La grande santé nietzschéenne (les chiottes au fond du jardin)

, par Clairette Dedy


« C’était une de ces nuits heureuses où l’on aime écouter, à travers l’obscurité des champs, la voix lointaine et heureuse du Noir qui va faire l’amour »
Carson Mc Cullers, La Ballade du café triste

1- La vie, c’est comme une glace en cornet : coloré, appétissant, abondant au début, de plus en plus décevant, de moins en moins ragoûtant au fur et à mesure que ça commence à couler par tous les bouts et qu’on s’en fout partout. On se dit, avant d’enfourner le dernier morceau de cornet sans goût ni saveur, que l’affaire ne valait pas la peine, qu’on s’est encore fait avoir.

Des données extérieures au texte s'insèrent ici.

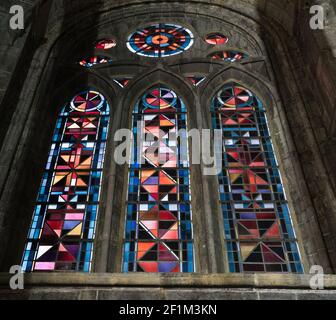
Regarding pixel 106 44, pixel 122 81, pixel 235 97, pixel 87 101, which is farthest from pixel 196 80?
pixel 106 44

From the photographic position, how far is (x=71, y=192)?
635 centimetres

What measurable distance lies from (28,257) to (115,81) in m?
3.45

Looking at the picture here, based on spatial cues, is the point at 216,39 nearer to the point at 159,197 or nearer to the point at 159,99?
the point at 159,99

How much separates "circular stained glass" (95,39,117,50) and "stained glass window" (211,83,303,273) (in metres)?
2.48

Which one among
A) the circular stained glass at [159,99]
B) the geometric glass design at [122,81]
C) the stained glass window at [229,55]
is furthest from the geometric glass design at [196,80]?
the geometric glass design at [122,81]

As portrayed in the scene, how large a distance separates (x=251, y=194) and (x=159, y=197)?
3.82 ft

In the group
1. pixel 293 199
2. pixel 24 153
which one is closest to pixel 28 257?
pixel 24 153

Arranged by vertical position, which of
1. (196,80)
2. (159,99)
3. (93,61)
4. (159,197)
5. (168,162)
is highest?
(93,61)

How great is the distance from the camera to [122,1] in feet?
31.3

2- Quand j’entends Fabien Roussel parler dans le poste, je me rappelle que l’on a déjà vu des cas de coma pouvant s’éterniser pendant des décennies entières. Sédation profonde, soins palliatifs sont devenus des mots appropriés à la politique des partis. Ce qui est sûr, c’est que ces perpétuels agonisants ne sont pas près de réclamer l’assistance de la médecine en vue d’une mort apaisée.

3- Vivre, blanc, en exil parmi les Blancs – beau programme, pour aujourd’hui comme pour demain !

4- En vue de sauver la planète, il nous faut apprendre à économiser en tout. Ceci inclut le vocabulaire, les mots – vous n’imaginez pas le nombre de mots inutiles que nous dépensons, c’est pire que ces fenêtres qu’on laisse grandes ouvertes en hiver tandis que le chauffage marche à fond. Il faut apprendre à composer des mots inspirés par les économies d’énergie, des mots qui rassemblent deux signifiants en un. Exemple : si vous avez chopé une gastro à cause d’un fromage resté trop longtemps au fond du frigo et que vous en avez conçu une aversion durable pour cet aliment, apprenez à dire que vous êtes fromatisé (peut s’écrire également fraumatisé) plutôt que fabriquer une phrase interminable avec des qui et des que en vue d’expliquer que vous avez chopé une chiasse phénoménale. La planète sera sauvée par une rigoureuse écologie de la parole ou ne le sera pas. Et puis : plus vous serez décroissantistes en la matière, moins vous raconterez de conneries.

5- Vous voulez savoir comment Fernando Pessoa est mort ? A force d’user et d’abuser des hétéronymes, il y est passé à la place d’un autre, le con. Vous réclamez plus de détails ? Eh bien voilà : un jour, cet homme secret et solitaire a publié une nouvelle dans une obscure revue lisboète, sous le nom de Joao Costa-Figueroa. Or, il se trouvait à l’époque, dans un village du fin fond de l’Algarve, un pauvre métayer dont le cancer des poumons avait atteint son stade terminal et qui portait exactement ce nom. C’est ainsi que Pessoa est mort par inadvertance, d’un excès d’hétéronyme et d’un cancer qui ne lui appartenait pas. Moralité : usez des pseudos, des surnoms, des blazes, des noms de guerre et de plume avec modération . Sinon, ça finira forcément mal.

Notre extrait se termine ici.